After hours of negotiations that ended with Ukrainian officials proposing a 30-day ceasefire with Russia, it wasn’t until they got home that they most wanted to hear: American military aid flowed once more.
Heorhii Tykhyi, a spokesman for the Ukrainian Foreign Minister, said that military aid has resumed again, “I’m just saying that while I’m sitting on the plane, I’m already sitting on the plane, there’s no better reward on such a crazy day than learning.
The resumption of US arms delivery and intelligence sharing was the result of one of the meetings in coastal cities in Jeddah on Tuesday. Accepting the ceasefire proposed by the Ukrainian Trump administration was someone else if Russia did the same.
Ukrainians were deeply skeptical of Russia’s acceptance of the proposal for a ceasefire, but the critical freeze in American aid was widely seen as a positive development that would help repair the ruptured relationship between Kiev and Washington.
Ukrainian President Voldmimir Zelensky appeared to be careful to express his gratitude to President Trump again on Wednesday after being accused of not being fully grateful at a tragic oval office meeting with the US president last month that led to the suspension of US aid.
“The United States wanted to show us that we wanted fast peace, so we showed it,” Zelensky told reporters in Kiev, the capital.

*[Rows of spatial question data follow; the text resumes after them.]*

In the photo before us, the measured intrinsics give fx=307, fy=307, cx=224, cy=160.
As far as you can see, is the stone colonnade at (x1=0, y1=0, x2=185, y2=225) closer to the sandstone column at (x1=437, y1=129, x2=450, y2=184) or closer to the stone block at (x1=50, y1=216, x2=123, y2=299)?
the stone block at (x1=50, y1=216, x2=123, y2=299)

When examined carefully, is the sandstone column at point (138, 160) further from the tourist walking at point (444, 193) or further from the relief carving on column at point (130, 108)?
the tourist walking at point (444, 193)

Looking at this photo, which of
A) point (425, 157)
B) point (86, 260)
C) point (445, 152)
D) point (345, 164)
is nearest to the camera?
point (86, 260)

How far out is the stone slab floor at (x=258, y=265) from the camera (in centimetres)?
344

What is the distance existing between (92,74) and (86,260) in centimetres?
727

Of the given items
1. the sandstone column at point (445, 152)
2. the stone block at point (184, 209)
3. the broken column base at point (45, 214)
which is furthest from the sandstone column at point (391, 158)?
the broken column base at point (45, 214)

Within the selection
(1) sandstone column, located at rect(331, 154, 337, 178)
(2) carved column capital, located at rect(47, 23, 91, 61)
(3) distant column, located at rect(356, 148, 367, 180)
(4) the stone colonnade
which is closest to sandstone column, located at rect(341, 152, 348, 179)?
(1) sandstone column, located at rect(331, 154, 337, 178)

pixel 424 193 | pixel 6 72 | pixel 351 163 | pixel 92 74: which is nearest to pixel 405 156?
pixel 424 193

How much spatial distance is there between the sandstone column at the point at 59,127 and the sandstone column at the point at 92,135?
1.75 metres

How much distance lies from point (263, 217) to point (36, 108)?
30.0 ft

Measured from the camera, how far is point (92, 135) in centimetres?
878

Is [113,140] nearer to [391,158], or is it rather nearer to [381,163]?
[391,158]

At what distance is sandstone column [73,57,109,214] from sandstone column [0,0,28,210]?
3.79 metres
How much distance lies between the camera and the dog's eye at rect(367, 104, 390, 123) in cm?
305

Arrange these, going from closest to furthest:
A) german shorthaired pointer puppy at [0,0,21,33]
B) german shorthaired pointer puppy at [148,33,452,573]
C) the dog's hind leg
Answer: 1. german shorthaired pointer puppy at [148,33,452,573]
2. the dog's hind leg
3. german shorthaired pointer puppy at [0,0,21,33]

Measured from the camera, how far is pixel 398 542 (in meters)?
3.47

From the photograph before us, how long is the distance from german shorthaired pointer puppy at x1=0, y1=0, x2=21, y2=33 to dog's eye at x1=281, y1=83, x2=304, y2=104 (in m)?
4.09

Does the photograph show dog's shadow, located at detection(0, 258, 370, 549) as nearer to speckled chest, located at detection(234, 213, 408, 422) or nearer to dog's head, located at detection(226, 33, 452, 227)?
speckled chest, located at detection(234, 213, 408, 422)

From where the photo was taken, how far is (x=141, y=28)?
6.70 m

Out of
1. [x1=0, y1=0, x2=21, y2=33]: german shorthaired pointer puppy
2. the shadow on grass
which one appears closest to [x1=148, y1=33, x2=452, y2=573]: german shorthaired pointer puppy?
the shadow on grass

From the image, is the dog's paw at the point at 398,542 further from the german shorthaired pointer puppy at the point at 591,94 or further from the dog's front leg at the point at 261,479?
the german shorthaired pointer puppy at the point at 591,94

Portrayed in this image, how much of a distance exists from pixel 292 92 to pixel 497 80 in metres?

He said Trump played a role in the discussions from afar, and he spoke to the US delegation midway through negotiations as Ukrainian leaders were in touch with him. It took more than eight hours for US and Ukrainian officials to reach an agreement.
“The ball is currently in the Russian court,” Zelensky said Wednesday, reflecting comments made by Secretary of State Marco Rubio after the meeting.
The Kremlin has not said whether it will agree to a 30-day ceasefire. If Russia does not, Zelensky said he expects a “strong move” from the Trump administration.
“We don’t know the details yet, but we’re talking about sanctions and strengthening Ukraine,” he told reporters.
His comments appeared to reflect hope that the White House, which appears to be more closely aligned with the Kremlin, could ultimately put pressure on the fight to end.
Yet history informs the broader Ukrainian skepticism. Russia violated two previous ceasefires in 2014 and 2015, denying its intention to break into the country a few days before that in 2022.
“In my opinion, they introduced the ceasefire the same as before,” said Oleksandr Kovinko, a soldier fighting in eastern Ukraine. “We stick to it, our enemies don’t. And it’s hard to imagine and predict what it will actually be.”
And for Ukrainians who feel betrayed by the recent moves of the Trump administration, there was fear that the US might not be an honest broker.
“We don’t want the US to have completely moved on to Russia’s side,” said 31-year-old Yulia Poddikidysheva, a charity that reached by a phone call in Chernybutosi in western Ukraine.
Podkydysheva said that after 30 days of relentless fire, everyone can “breathe air and see the light” for 30 days. However, she does not think that the rest will continue.
“It’s probably about some rounds of the next struggle,” she said.
The war took away the intensity when questions swirled about whether the Kremlin would eventually accept the proposal.
Fierce battles have been reported up and down the eastern front of Ukraine.
And the Russian army was fighting Ukrainian forces in Russia’s Kursk region, maintaining artillery bombardment of military and civilian infrastructure throughout Ukraine. The Ukrainian air force said Russia fired three ballistic missiles and 133 strike drones late on Tuesday and early on Wednesday.
One of the missiles was slammed by a civilian ship in the port city of Odesa when an announcement of a ceasefire proposal was made in Saudi Arabia, killing four crew members. The missile strike later killed one person and injured more than dozens of others in the city of Krivii RIH in central Ukraine. It is Zelensky’s hometown.
Liubov Sholudko contributed the report.